Jessie buried her face in her mug. Sinclair pulled off her wig, and considered it thoughtfully.
"Well," she said finally. "Shit."

He wasn't sure what he was going to do when he found the Pit. He wasn't at all sure that he wanted to know what his greatest fear was. After the day he'd had, he very much felt like commandeering a car, driving back to Site-43, and telling Daniil Sokolsky just where he could stick his nasty note. But something had drawn him out here, and…

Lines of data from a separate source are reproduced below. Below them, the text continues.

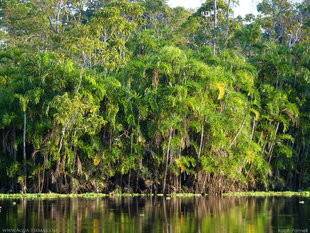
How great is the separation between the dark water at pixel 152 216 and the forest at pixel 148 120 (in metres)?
3.18

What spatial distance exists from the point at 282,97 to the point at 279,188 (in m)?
4.26

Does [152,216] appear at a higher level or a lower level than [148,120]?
lower

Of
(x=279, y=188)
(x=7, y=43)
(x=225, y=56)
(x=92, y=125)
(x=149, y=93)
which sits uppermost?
(x=7, y=43)

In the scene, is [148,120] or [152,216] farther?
[148,120]

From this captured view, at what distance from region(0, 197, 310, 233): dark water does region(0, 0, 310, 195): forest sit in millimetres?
3177

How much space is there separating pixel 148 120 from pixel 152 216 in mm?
7984

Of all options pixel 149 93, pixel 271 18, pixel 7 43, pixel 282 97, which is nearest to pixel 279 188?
pixel 282 97

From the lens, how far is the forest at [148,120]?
58.3 ft

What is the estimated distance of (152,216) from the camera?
11.7 metres

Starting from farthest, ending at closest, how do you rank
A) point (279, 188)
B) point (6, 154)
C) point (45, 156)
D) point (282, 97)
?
point (279, 188), point (282, 97), point (6, 154), point (45, 156)

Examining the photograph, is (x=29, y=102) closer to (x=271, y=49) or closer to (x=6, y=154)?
(x=6, y=154)

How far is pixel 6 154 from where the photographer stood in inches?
734

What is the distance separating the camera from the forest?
58.3 feet

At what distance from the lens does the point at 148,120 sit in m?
19.3
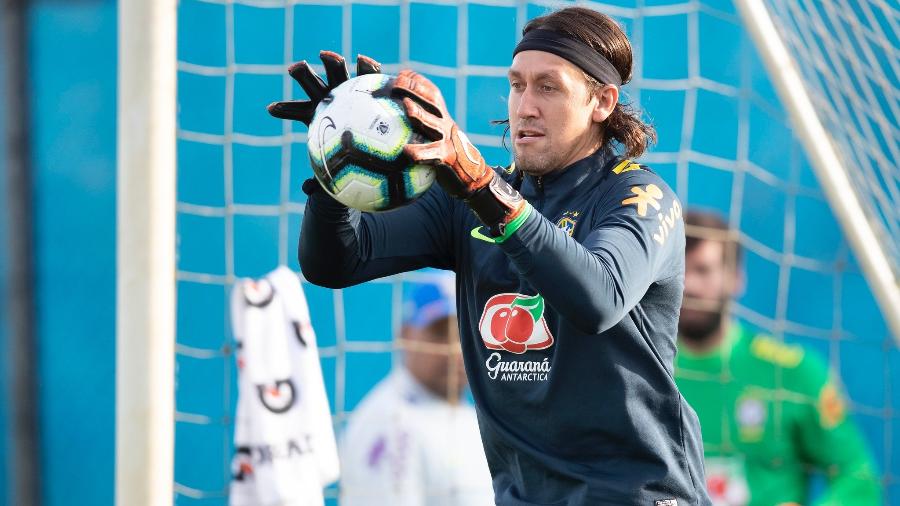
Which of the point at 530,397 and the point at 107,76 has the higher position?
the point at 107,76

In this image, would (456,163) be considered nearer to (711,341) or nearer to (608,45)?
(608,45)

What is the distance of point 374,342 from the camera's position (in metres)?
5.05

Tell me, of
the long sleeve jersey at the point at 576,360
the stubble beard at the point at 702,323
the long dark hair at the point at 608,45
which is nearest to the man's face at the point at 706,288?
the stubble beard at the point at 702,323

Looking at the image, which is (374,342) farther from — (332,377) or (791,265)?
A: (791,265)

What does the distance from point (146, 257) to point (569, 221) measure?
4.35ft

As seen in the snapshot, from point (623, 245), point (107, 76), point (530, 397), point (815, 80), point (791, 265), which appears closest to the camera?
point (623, 245)

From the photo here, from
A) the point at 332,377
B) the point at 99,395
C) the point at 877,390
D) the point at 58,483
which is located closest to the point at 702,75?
the point at 877,390

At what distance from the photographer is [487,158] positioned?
5094mm

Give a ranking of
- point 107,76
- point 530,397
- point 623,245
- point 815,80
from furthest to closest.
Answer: point 107,76, point 815,80, point 530,397, point 623,245

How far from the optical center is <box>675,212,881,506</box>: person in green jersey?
4836 mm

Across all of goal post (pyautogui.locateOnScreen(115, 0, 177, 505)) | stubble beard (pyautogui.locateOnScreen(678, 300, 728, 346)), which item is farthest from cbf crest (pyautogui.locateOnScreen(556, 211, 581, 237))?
stubble beard (pyautogui.locateOnScreen(678, 300, 728, 346))

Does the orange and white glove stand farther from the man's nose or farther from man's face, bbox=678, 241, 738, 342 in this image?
man's face, bbox=678, 241, 738, 342

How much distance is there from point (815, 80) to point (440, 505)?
2.05 meters

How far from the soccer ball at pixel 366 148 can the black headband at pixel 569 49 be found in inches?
19.7
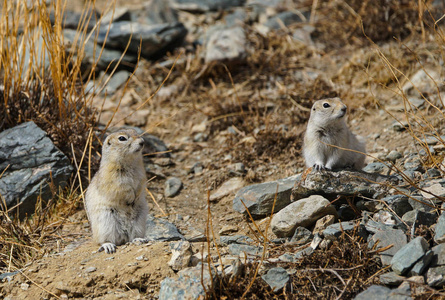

"Fuck," he muttered. "Got me after all."
The finale had left him rather cold, admittedly. He'd gotten to tell someone off, which was nice. He'd gotten his ego stroked, which was nicer. But there was something he hadn't gotten to do, something he was certain everyone else had gotten to do on their missions, and he hated the unfairness of it all.
"I didn't get to say the password."
A thought occurred to him, then, like an almost inaudible voice on the wind. You should say it. Just once. It had to be his overactive imagination; it was nothing like the gentle string-tugging of the narrative, back at the parking lot.
He shook his head. "It's too dangerous. If anyone hears me…"
Who's going to hear you, out here? the voice in his head insisted.
He was standing in an empty forest clearing. He'd lost track of how far he'd walked, or how long he'd been walking for. He'd probably stumble on the Pit at any moment. But the voice, his internal monologue, was right; there was no-one around. What could it hurt?
He opened his mouth and quietly, gleefully, recited SCP-5109 to the still evening air.
"Thanks," the voice said, much louder. As his thoughts tumbled into the empty space which had suddenly opened up in his mind, like a tongue worrying the gap left behind by an extracted tooth, as the panic began to take hold again, a happy humming faded into the deep woods ambience.